The pole emerges out of the gloom, and we via off to the left and descend over the edge, now looking for the edge of another drop-off which would take you down to ‘the deep dark bit’. Here we turn left, pick up a rock, feel its weight and compensate for it, then follow this new edge until a small cairn of rocks is found. Adding our rock to it, we breathe out and turn left again, finning away at right angles to the edge.
A shadowy shape presents itself, gradually resolving into a single deck bus with no seats. We enter the front door on the side we approach it and exit via a door on the other side near the back. Swimming away from this side of the bus we eventually find an anchor chain which we follow to the right until it rises to the bow of the Stanegarth.
Slowly finning around the hull at deck level, we can take in her details before returning to the bows and going over the top down her centre line back to her stern. Continuing in this direction, we soon see the stern of the Defiant and can take a lazy tour of this wreck too.
Going directly to port from the bow of the Defiant, we discover a white van before reaching the base of a wall. Here we turn right until the wall swings round to the right and becomes more vertical.
Now we start the return by slowly ascending up to the top of the wall where there’s a small blockhouse on a ledge with plenty of fish. Following the edge round to the left, past a grassy bank where we often see small pike.
Finally, after reaching the front of the Nautilus submarine, we swing to the right into shallow water where we can surface and re-enter the real world!
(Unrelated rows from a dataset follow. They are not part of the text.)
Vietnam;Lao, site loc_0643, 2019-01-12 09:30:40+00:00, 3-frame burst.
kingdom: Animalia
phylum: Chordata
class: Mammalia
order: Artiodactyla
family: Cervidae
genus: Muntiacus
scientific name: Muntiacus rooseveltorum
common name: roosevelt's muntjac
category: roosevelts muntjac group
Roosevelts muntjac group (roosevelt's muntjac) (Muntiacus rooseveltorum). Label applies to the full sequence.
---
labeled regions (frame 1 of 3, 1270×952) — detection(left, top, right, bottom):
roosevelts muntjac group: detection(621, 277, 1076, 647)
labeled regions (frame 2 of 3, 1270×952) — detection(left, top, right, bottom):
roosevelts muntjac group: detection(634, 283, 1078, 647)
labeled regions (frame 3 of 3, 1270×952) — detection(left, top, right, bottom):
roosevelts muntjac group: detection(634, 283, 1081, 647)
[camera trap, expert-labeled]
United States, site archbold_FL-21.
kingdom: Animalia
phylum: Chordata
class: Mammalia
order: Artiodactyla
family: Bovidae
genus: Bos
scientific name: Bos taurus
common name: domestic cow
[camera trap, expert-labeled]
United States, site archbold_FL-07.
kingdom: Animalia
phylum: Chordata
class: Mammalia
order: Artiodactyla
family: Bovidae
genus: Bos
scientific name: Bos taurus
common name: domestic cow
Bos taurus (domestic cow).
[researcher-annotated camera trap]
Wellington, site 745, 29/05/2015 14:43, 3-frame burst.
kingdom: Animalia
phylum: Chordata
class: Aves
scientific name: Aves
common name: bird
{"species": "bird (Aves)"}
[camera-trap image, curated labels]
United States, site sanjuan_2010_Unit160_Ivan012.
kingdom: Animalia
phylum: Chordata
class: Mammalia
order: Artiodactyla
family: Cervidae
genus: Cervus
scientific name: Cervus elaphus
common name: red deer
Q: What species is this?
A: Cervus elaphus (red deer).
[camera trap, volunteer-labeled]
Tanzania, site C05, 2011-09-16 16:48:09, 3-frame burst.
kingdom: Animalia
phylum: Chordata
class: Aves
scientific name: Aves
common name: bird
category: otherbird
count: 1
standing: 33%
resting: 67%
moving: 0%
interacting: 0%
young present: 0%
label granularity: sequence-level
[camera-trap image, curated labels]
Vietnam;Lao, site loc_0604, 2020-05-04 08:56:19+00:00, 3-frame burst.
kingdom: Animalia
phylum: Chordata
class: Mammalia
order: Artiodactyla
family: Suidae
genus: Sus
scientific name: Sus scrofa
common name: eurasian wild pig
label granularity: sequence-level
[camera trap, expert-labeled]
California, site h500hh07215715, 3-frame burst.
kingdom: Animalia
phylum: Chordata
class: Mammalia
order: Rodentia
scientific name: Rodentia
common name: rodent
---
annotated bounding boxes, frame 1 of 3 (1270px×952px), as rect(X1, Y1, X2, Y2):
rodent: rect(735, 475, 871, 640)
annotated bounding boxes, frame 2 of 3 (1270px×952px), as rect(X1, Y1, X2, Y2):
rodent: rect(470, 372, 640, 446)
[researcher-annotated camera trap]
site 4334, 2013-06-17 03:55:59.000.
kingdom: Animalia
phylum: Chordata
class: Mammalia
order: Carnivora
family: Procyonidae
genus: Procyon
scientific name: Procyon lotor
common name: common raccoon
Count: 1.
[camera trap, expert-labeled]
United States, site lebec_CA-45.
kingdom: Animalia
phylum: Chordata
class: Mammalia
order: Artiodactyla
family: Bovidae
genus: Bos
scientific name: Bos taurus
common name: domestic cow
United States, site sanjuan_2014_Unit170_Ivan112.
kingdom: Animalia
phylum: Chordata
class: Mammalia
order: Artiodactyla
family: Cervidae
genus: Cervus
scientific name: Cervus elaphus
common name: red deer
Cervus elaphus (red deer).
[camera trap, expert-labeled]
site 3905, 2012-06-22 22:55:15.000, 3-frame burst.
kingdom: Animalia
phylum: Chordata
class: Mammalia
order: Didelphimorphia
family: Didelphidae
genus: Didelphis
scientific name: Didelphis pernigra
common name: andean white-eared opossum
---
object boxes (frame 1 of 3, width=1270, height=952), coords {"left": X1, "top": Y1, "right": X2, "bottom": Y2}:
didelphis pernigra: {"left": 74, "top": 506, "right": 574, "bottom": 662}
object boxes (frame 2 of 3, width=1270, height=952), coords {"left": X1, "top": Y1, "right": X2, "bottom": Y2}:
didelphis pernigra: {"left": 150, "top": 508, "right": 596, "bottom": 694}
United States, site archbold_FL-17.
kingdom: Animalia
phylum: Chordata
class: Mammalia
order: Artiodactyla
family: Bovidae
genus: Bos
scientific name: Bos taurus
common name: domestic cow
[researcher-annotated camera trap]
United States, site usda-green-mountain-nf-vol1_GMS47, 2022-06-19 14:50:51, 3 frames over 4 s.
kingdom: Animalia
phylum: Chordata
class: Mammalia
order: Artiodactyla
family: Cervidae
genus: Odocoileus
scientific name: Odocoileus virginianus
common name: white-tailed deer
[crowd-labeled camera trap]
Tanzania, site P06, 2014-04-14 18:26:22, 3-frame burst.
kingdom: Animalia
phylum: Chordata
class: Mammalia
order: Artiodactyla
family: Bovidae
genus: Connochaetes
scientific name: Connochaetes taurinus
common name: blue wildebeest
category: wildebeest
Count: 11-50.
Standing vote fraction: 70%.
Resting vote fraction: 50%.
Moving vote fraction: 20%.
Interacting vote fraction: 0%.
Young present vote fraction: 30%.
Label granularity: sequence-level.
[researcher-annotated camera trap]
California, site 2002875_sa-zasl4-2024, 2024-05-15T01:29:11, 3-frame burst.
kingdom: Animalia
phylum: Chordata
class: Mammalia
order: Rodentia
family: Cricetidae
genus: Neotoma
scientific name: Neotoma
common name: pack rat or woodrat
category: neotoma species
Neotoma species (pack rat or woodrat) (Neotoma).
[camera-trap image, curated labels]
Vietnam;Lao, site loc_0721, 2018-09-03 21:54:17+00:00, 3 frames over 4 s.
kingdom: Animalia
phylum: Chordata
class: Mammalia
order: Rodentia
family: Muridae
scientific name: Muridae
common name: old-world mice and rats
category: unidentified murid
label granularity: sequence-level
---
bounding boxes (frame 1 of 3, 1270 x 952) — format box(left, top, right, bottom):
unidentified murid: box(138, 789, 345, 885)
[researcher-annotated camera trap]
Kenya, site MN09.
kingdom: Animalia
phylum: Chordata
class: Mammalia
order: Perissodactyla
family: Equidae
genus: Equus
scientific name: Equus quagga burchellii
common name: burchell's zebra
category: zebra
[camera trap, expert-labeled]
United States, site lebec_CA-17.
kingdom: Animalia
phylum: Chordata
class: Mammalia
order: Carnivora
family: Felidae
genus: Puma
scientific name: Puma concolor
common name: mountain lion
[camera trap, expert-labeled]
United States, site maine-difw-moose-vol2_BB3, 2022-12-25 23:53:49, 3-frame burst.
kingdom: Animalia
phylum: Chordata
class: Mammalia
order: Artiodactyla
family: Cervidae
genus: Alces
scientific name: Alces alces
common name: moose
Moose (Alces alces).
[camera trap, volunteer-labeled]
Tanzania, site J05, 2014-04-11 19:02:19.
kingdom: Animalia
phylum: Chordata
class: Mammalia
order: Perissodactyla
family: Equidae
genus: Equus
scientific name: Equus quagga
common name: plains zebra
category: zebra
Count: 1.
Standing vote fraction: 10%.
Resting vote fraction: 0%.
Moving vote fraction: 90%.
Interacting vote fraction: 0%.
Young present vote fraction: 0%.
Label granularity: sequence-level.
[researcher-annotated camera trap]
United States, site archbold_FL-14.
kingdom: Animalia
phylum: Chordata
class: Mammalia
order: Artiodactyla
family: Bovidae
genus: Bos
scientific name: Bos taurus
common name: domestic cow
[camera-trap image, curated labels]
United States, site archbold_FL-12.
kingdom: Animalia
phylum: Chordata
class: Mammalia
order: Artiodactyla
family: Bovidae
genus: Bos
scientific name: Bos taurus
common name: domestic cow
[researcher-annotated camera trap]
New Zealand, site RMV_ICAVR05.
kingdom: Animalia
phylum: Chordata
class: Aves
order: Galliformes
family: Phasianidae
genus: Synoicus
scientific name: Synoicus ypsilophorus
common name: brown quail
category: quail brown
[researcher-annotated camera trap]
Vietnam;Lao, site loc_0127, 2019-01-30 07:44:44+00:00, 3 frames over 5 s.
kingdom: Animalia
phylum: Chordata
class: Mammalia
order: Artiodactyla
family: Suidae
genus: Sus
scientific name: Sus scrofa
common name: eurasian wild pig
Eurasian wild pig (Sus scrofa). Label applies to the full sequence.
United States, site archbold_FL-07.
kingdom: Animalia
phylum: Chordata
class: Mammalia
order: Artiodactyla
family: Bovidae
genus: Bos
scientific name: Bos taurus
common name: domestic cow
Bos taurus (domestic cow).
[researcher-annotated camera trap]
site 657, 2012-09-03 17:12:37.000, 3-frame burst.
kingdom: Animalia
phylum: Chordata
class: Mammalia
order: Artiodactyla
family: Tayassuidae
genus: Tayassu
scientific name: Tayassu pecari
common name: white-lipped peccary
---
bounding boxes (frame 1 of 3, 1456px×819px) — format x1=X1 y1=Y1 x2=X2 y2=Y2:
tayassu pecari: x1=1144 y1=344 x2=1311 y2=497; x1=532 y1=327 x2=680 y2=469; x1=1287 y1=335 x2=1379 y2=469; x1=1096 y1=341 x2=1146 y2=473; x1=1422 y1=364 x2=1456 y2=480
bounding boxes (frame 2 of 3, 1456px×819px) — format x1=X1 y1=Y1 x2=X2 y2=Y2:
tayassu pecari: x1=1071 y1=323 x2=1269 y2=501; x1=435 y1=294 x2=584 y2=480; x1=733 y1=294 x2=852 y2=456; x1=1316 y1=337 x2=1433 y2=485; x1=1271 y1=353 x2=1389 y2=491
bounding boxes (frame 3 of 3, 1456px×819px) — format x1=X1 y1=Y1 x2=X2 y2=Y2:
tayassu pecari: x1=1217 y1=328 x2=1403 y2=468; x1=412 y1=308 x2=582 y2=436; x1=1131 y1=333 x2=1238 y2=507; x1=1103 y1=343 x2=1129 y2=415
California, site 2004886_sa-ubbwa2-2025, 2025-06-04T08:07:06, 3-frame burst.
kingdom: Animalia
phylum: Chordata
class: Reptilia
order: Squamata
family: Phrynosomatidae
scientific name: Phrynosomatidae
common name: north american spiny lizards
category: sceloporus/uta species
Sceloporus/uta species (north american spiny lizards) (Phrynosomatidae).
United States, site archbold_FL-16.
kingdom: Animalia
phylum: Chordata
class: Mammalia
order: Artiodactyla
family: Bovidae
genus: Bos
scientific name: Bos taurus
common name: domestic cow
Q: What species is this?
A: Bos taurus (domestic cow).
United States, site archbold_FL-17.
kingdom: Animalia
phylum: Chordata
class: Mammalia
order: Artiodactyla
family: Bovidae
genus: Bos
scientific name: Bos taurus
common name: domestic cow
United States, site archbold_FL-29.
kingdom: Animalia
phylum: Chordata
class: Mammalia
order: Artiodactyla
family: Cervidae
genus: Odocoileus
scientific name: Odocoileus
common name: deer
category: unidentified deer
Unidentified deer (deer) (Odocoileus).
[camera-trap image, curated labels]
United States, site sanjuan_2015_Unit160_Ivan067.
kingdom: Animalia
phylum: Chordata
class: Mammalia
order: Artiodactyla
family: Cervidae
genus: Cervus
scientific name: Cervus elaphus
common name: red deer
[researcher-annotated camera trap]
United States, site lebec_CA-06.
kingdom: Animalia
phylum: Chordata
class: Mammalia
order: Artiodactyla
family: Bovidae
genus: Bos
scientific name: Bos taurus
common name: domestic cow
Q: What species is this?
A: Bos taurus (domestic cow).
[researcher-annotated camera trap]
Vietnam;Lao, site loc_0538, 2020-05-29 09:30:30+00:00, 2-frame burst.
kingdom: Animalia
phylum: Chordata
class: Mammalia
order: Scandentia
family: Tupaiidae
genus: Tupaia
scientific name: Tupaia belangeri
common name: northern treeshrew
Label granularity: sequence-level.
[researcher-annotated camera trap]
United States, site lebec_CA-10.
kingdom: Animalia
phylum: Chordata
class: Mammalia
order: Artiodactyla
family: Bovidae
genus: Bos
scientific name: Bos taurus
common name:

The dive itself is typically about 40 minutes, but the mental dive takes just 5-10 minutes depending on the detail you include, and how long you want to be ‘down there’.
On completing your mental musing, it’s important that you jot down any solutions or ideas that have presented themselves. If you don’t, you find that they simply disappear again as the real world starts to reassert itself.
So how might this work for you? It may be true that divers are one of the most laid back groups of individuals on the planet, but we certainly don’t have a monopoly on relaxing experiences. The key elements to the technique are:
- Having a current issue/dilemma which requires resolution
- Being able to find a quiet and comfortable environment
- Having a relaxing experience that can be recalled in some detail
- Being willing and able to take the time to recall it
- Being ready to capture solutions at the end of the experience
You may have a favourite walk, or a film you can relive. It could be a book or a holiday, a ski run or a chess game! It really doesn’t matter what you use as your relaxing experience, as long as you can recall the detail and get yourself back into the experience in a way which means your mind can slip into that latent state, allowing it to process your current issues & dilemmas.
As a leadership coach and diver, I’m always looking for ways to bring these two passions together. Getting a leadership team to leave the office and go diving is a real challenge. However, letting them enjoy their most relaxing experiences is a simpler matter that can happen in the office.
And the technique isn’t only useful at work. Life these days can also be complicated, so why not try it at home too.